### Your instructions
Copy out the rows below verbatim, from the line containing "this 350×262 image." through the line containing "crumpled hood [144, 98, 296, 156]", including both of those lines.
───── Material for this task
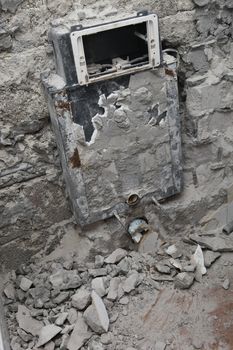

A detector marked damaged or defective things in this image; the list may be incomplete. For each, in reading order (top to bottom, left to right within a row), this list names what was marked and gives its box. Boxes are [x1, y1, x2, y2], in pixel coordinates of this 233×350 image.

damaged concrete wall [1, 0, 233, 268]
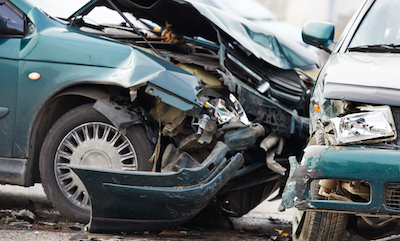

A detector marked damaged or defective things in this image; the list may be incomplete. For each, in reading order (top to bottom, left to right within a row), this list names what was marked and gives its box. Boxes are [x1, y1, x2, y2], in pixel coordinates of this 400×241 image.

shattered headlight [330, 105, 396, 144]
bent bumper [282, 145, 400, 217]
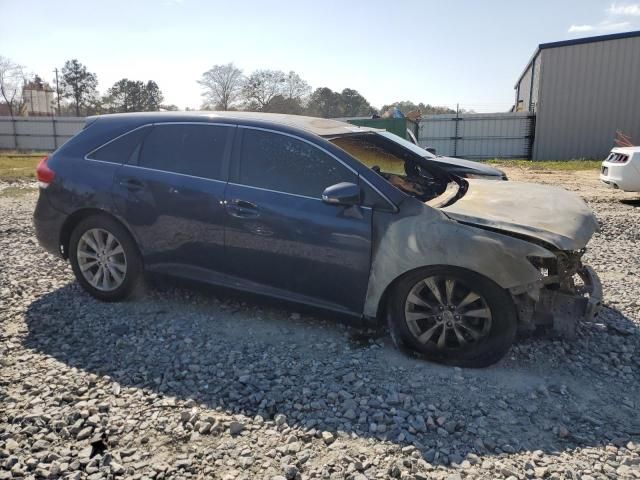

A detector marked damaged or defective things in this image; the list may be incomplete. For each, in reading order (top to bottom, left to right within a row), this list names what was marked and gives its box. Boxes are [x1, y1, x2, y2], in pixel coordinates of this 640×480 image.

fire-damaged hood [440, 178, 600, 249]
burned front end of car [510, 248, 600, 338]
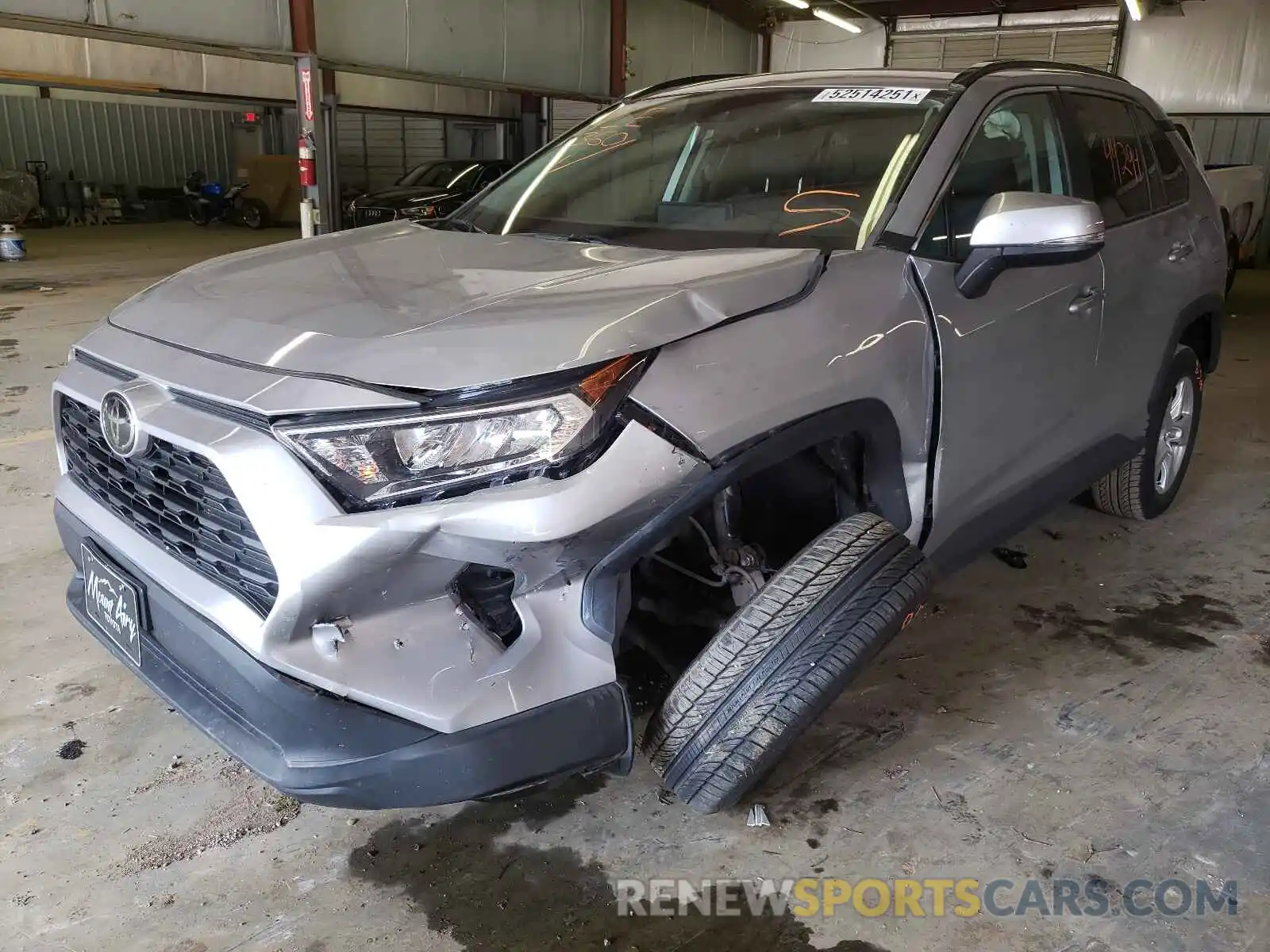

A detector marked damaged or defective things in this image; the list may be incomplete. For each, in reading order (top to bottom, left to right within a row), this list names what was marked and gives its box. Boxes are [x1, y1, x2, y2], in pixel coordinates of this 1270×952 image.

crumpled hood [110, 225, 826, 392]
broken headlight [271, 355, 641, 505]
collapsed front wheel [645, 511, 933, 812]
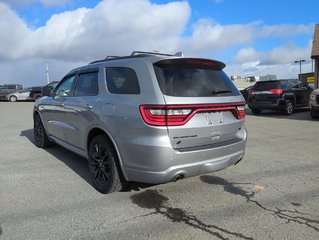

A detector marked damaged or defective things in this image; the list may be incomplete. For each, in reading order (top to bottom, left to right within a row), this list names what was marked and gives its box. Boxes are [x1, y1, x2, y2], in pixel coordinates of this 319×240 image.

cracked pavement [0, 103, 319, 240]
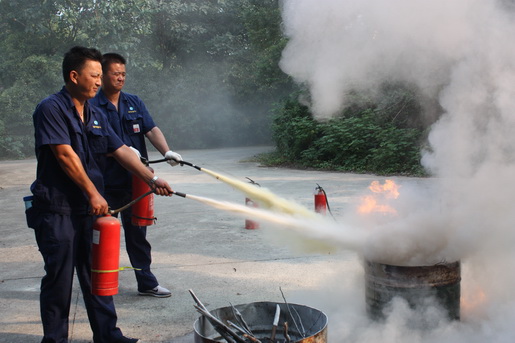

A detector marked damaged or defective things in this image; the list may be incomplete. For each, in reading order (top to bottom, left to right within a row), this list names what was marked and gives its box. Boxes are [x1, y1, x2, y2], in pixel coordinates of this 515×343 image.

rusty metal barrel [194, 302, 326, 342]
rusty metal barrel [364, 262, 462, 322]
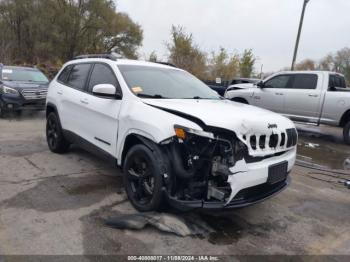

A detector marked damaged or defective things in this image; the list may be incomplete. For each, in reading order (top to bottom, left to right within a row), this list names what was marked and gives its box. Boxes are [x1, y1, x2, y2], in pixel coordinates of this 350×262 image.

crumpled hood [144, 98, 296, 156]
damaged front end [159, 125, 292, 211]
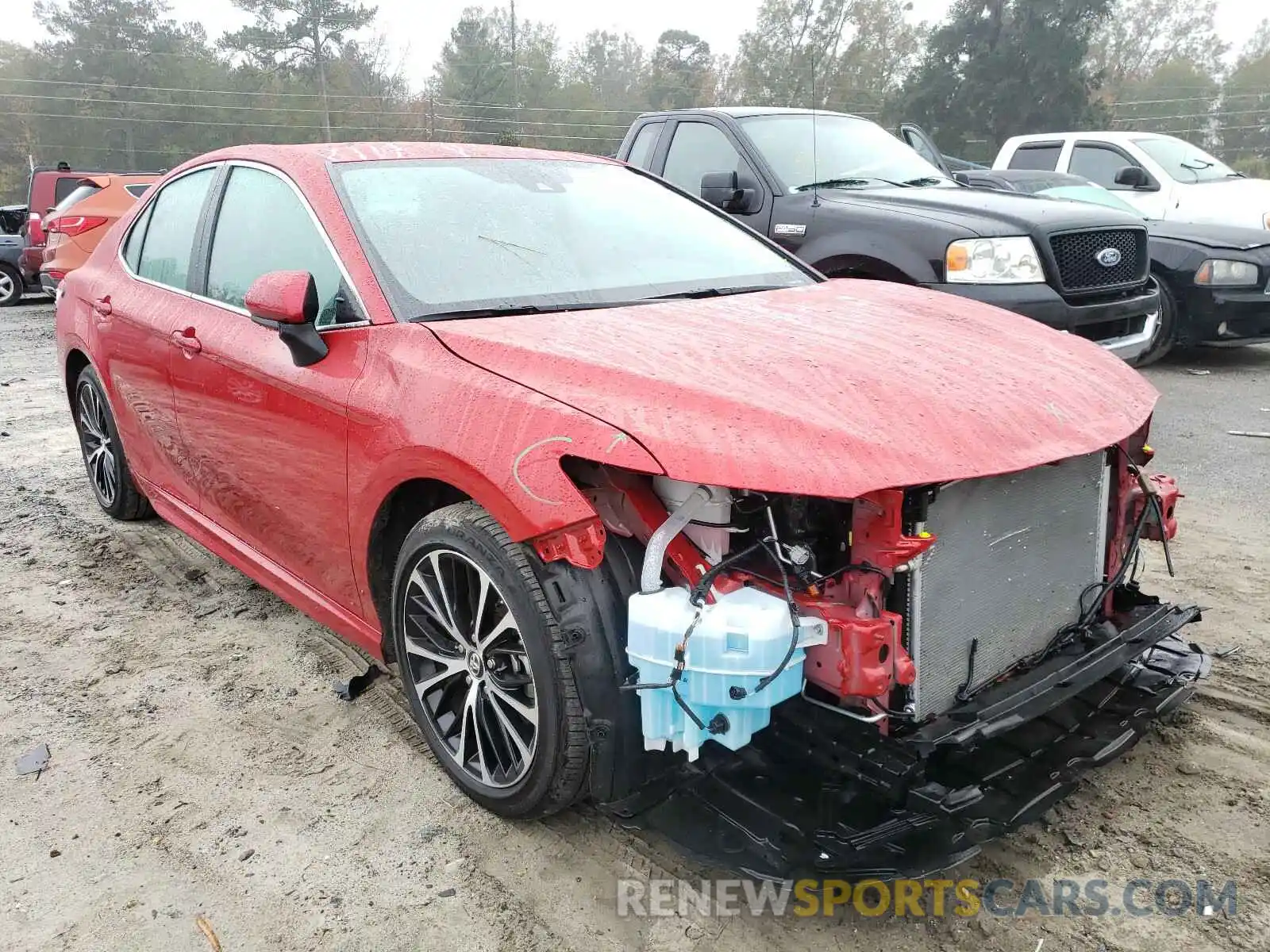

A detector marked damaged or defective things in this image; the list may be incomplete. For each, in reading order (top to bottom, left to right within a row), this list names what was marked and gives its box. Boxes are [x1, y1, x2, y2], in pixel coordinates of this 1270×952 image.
──────────
### Solution to this task
A detector marked damaged or defective things in this image; the list may be incomplete. For each, in reading order (top to bottom, left to right within a row), this list names what was marked and gives its box. Boxes are [x1, y1, x2, y2], in pixel coordinates of this 350×262 image.

crumpled hood [144, 98, 296, 156]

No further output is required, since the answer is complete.